Negli ultimi giorni alcuni ospedali di Milano hanno mostrato le prime serie difficoltà: al momento a essere più sotto pressione non sono tanto le terapie intensive – che hanno ancora diversi posti letto liberi e possono contare su un certo numero di “piani b”, diciamo così – quanto piuttosto gli altri reparti.

Il San Carlo e il San Paolo hanno detto di avere esaurito i posti letto nelle terapie sub intensive, e il direttore generale della Asst di riferimento, Matteo Stocco, ha raccontato che il ricovero di tutti i pazienti arrivati in pronto soccorso è stato possibile solo grazie all’apertura di reparti aggiuntivi e alla riconversione di una specifica area della struttura. La situazione sta diventando seria anche al Niguarda, nel nord di Milano, dove negli ultimi giorni c’è stato un aumento significativo del numero di pazienti arrivati in pronto soccorso con sintomi respiratori: nella grande maggioranza dei casi, ha detto Andrea Bellone, responsabile del pronto soccorso, questi pazienti non hanno bisogno di rianimazione, ma di ossigeno a basso flusso, cortisone e anticoagulante. Al Policlinico la pressione ha iniziato a farsi sentire nell’ultima settimana, durante la quale i ricoveri sono tendenzialmente raddoppiati sia nelle terapie intensive che nei reparti: la situazione, comunque, è definita «sotto controllo».

Il reparto di pronto soccorso dell’ospedale Sacco ha deciso di accettare nei reparti di pneumologia e in uno di medicina interna solo malati con la COVID-19, dirottando su altri ospedali milanesi i pazienti con altre patologie non correlate al coronavirus. La decisione è stata presa per tutelare i malati non affetti da COVID-19 e garantire loro comunque cure mediche. Il Sacco sembra essere in difficoltà anche per quanto riguarda i posti di terapia intensiva: un medico anestesista di un grande ospedale della provincia di Milano ha detto al Post che il Sacco ha smesso di accettare pazienti di terapia intensiva trasferiti da altre strutture per la mancanza di posti letto disponibili.

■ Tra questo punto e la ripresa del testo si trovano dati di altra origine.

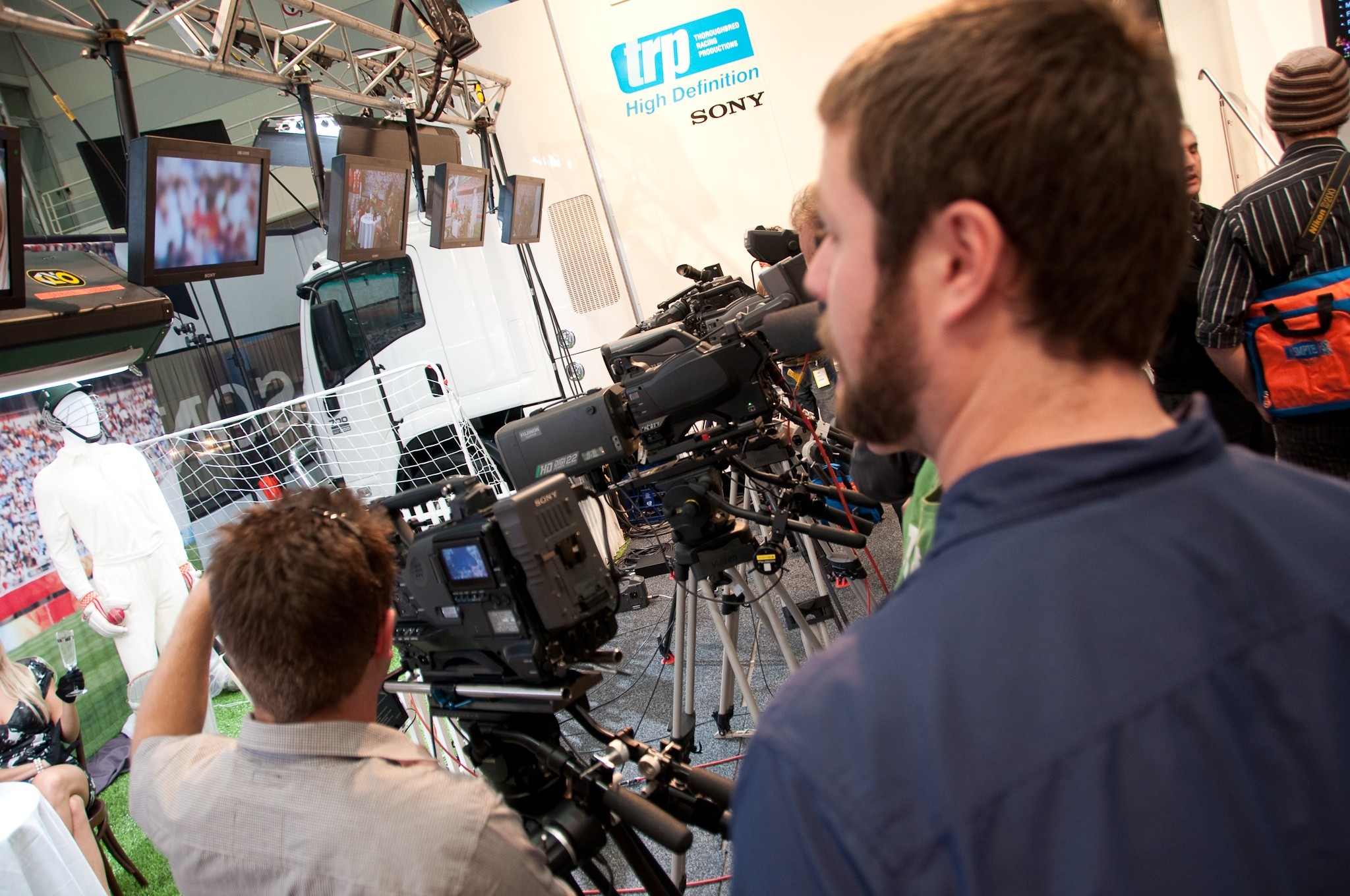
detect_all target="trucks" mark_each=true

Oggi circa la metà dei pazienti con la COVID-19 ricoverati nelle terapie intensive della Lombardia si trova in ospedali milanesi, e in particolare al Niguarda, al Policlinico, al Sacco e al San Carlo. Si parla di oltre una trentina di persone, un numero non estremamente preoccupante, se si considera che di posti disponibili ce ne sono ancora. Non vanno infatti considerati solo i posti attualmente disponibili, ma anche quelli che lo saranno quando il numero di ricoveri nelle terapie intensive supererà delle soglie stabilite a giugno dalla regione Lombardia, e che porterà gli ospedali a destinare sempre più spazio ai pazienti positivi al coronavirus (ora siamo al livello 1 di 4: al raggiungimento del livello 3, per esempio, è prevista la riapertura dell’ospedale in Fiera).

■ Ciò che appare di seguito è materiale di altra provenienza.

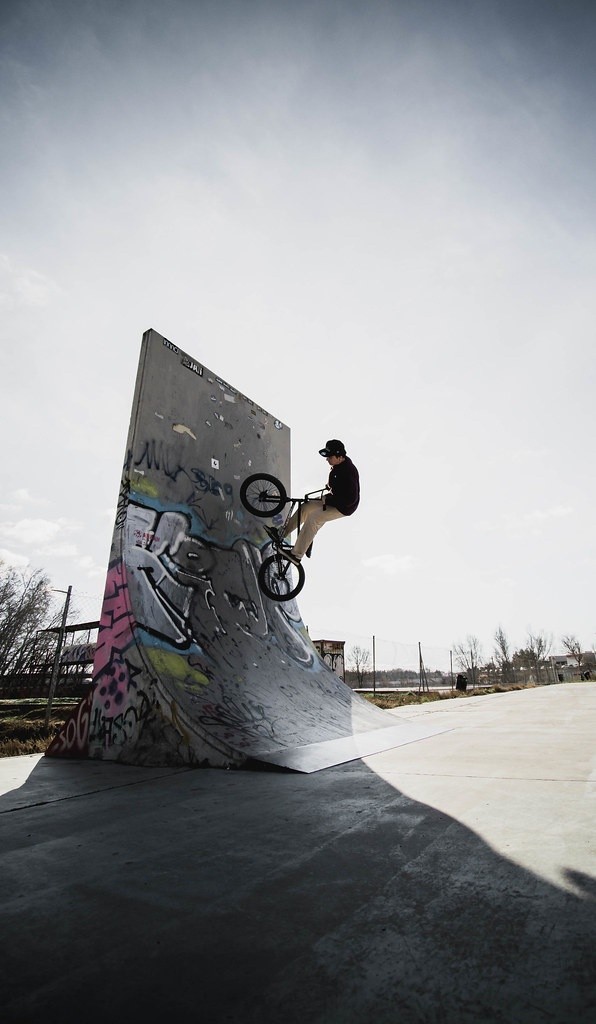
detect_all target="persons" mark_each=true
[262,439,360,566]
[581,668,593,681]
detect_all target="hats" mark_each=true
[318,439,346,457]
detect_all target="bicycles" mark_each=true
[239,472,329,602]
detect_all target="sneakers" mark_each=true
[263,525,283,544]
[277,547,301,566]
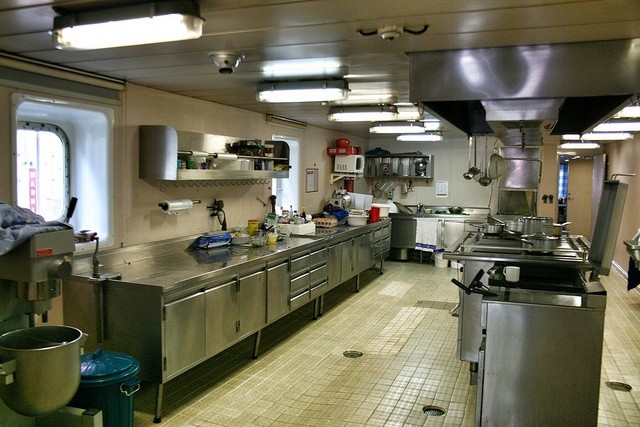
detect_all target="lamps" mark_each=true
[395,132,443,142]
[367,120,427,134]
[326,105,397,124]
[265,114,309,133]
[253,78,350,104]
[47,1,207,54]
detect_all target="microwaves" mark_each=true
[334,154,365,173]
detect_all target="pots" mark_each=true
[552,222,572,237]
[225,139,262,152]
[513,232,560,254]
[485,223,516,235]
[486,213,523,233]
[523,216,554,235]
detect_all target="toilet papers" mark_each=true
[161,198,192,214]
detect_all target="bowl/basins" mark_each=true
[322,211,345,224]
[448,207,463,214]
[277,233,287,241]
[347,214,370,226]
[335,138,350,148]
[252,228,268,247]
[424,209,432,214]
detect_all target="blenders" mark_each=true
[1,228,104,427]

Negli ultimi giorni a Milano si sta discutendo di introdurre nuove restrizioni, che potrebbero essere adottate anche in altre zone della Lombardia dove si stanno registrando numeri preoccupanti, come le province di Monza e Brianza e di Varese. Si sta parlando per esempio di didattica a distanza per le scuole superiori, di limitazioni orarie al cibo da asporto e a ulteriori restrizioni su riunioni ed eventi pubblici. Una decisione potrebbe già essere presa nelle prossime ore.